>>298852>most are so easy to navigate you only need to take a quick look at a map before leaving to find your way.Yeah, I don't think so.
Pic related is a 24 mile section of a longer (~60 mile) hike I did a couple years ago. There is no fucking way someone is just going to "take a quick look at a map before leaving" to be able to know where the fuck they are anywhere on this trail.
Can you just follow the trail markers and be content with being surprised by every twist and bend in the route? Sure, maybe. Until you get to a section where loggers have been through and clear-cut all the trees that had the trail blazes on them and erosion has obscured the trail. Or, until it starts raining and one of the nearby rivers floods, forcing you to re-route due to the trail being covered in water and you have to find where the trail picks up again after walking around a flooded swamp. Or, until you get to a creek-bottom where there are a lot of ATV trails that totally obscure the footpath, and it's your own best guess which of them is the trail you are supposed to follow. Even with a map and compass, it's possible to lose the trail in these situations, but without a map and compass, it would be needlessly hard, if not impossible, to find it again.

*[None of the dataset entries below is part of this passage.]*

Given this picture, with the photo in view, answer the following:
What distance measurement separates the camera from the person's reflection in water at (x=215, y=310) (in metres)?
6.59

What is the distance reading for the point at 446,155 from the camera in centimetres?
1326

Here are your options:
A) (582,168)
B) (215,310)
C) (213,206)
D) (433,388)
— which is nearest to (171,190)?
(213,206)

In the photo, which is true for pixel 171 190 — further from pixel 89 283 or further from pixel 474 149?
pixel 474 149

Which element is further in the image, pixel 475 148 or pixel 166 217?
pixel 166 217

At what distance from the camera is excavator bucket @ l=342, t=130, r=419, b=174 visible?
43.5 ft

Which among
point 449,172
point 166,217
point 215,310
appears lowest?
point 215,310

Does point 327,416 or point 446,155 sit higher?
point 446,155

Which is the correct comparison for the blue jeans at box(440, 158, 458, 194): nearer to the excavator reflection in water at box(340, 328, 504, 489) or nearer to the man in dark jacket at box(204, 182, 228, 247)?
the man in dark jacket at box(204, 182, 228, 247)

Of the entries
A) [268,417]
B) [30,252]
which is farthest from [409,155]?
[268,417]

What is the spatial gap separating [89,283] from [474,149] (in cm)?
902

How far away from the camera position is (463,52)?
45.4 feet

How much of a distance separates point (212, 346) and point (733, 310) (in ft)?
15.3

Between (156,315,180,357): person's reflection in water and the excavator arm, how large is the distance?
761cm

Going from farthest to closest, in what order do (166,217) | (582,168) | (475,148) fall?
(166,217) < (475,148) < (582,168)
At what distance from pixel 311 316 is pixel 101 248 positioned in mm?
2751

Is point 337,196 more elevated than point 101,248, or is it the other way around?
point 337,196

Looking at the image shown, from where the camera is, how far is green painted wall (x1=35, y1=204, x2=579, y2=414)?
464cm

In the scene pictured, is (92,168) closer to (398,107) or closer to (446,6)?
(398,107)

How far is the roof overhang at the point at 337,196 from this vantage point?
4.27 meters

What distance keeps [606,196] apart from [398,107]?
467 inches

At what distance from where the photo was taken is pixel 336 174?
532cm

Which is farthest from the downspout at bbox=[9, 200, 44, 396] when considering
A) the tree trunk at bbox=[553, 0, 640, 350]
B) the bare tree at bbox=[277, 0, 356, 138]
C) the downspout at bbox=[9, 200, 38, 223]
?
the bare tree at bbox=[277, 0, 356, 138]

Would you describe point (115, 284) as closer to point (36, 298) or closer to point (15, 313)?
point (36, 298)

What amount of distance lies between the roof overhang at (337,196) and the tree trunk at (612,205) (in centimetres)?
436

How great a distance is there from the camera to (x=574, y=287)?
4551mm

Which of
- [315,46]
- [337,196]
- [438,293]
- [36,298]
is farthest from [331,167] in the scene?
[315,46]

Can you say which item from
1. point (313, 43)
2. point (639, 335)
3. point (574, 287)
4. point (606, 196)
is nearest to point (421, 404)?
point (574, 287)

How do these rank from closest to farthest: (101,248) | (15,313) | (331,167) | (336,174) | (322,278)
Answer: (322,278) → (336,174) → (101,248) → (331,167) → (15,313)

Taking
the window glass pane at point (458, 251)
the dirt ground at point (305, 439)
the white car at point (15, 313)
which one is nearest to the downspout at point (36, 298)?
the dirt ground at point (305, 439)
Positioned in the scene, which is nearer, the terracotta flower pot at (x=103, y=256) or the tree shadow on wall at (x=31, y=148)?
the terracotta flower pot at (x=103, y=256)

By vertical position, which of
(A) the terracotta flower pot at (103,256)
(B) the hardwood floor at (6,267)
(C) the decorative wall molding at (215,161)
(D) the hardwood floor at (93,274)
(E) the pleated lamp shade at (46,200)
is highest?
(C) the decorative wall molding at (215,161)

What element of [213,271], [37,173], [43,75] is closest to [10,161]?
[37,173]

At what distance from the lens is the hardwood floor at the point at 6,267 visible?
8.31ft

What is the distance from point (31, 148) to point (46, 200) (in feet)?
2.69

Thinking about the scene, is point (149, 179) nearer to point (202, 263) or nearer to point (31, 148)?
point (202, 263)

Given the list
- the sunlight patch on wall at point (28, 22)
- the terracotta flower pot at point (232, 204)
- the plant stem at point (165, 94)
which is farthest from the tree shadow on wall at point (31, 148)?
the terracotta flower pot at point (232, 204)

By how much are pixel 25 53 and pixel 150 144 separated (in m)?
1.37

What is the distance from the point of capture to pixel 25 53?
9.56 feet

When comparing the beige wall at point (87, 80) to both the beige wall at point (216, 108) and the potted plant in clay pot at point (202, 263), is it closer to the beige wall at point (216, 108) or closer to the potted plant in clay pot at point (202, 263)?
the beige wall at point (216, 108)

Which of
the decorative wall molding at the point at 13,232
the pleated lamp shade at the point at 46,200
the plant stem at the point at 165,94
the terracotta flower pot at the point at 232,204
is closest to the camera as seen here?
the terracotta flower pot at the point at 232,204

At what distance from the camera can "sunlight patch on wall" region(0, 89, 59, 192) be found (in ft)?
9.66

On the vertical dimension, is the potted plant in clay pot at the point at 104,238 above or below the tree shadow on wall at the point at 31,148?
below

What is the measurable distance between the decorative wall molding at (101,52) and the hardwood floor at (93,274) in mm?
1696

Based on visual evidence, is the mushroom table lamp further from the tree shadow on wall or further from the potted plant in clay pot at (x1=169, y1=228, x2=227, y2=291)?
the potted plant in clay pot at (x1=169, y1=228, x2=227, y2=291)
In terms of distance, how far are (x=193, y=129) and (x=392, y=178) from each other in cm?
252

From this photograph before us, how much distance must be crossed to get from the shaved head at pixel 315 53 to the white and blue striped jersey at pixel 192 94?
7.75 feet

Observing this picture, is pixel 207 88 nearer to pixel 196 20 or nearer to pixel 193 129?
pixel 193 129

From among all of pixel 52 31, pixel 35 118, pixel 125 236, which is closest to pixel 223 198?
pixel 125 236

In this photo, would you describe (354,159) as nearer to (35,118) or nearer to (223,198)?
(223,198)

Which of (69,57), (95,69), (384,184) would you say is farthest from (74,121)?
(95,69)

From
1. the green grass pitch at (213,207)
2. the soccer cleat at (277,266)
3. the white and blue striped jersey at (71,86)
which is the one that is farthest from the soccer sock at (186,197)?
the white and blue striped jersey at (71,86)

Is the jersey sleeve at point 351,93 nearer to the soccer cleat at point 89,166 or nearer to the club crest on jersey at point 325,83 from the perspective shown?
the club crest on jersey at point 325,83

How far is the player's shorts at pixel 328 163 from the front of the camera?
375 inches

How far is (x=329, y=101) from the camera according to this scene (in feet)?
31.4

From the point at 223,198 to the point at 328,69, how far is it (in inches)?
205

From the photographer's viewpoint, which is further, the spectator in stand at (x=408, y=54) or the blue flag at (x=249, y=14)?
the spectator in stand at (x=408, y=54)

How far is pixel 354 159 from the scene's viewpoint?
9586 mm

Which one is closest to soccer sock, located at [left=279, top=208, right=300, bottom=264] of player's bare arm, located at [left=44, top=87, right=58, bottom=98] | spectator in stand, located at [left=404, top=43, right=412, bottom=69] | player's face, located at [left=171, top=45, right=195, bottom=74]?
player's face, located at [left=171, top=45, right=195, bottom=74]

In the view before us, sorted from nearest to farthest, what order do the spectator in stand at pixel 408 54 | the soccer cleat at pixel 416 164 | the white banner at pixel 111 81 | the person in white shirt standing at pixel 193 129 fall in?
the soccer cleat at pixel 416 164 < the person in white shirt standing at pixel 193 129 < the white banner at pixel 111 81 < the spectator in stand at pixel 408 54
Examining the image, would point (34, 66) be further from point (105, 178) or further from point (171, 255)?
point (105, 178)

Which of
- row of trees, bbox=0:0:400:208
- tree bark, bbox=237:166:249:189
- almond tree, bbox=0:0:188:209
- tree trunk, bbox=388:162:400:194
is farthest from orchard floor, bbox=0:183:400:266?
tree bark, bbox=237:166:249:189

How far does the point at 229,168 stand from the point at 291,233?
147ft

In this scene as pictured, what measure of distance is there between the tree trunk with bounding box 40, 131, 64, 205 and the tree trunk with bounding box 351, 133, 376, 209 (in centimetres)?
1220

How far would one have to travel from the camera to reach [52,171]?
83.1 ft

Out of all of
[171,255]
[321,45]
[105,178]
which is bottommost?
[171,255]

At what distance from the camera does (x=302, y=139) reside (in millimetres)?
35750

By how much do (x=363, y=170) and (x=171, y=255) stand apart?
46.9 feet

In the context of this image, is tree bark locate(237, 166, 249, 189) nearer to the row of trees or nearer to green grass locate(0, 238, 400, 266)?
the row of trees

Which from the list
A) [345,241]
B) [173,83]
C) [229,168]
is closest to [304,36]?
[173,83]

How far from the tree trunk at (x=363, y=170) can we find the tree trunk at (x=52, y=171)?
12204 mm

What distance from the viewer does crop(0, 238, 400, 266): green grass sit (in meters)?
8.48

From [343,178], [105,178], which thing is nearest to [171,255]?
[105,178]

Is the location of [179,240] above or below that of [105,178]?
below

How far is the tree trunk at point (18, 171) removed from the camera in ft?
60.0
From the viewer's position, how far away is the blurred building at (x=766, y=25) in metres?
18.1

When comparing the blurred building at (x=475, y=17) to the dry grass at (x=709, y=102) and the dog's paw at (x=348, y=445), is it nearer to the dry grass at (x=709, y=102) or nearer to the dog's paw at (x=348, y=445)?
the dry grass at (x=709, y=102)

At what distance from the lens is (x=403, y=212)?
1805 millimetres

This isn't exactly the "deep" wilderness of Alaska. It's Missouri. Even if you get lost, you can generally hike out a day or two, and end up in someone's back yard, or on a road. It's just a question of whether you want to end your trip early and unexpectedly because you idiotically thought you were superman who could navigate without a map & compass, or whether you want to just be prepared and have a good trip.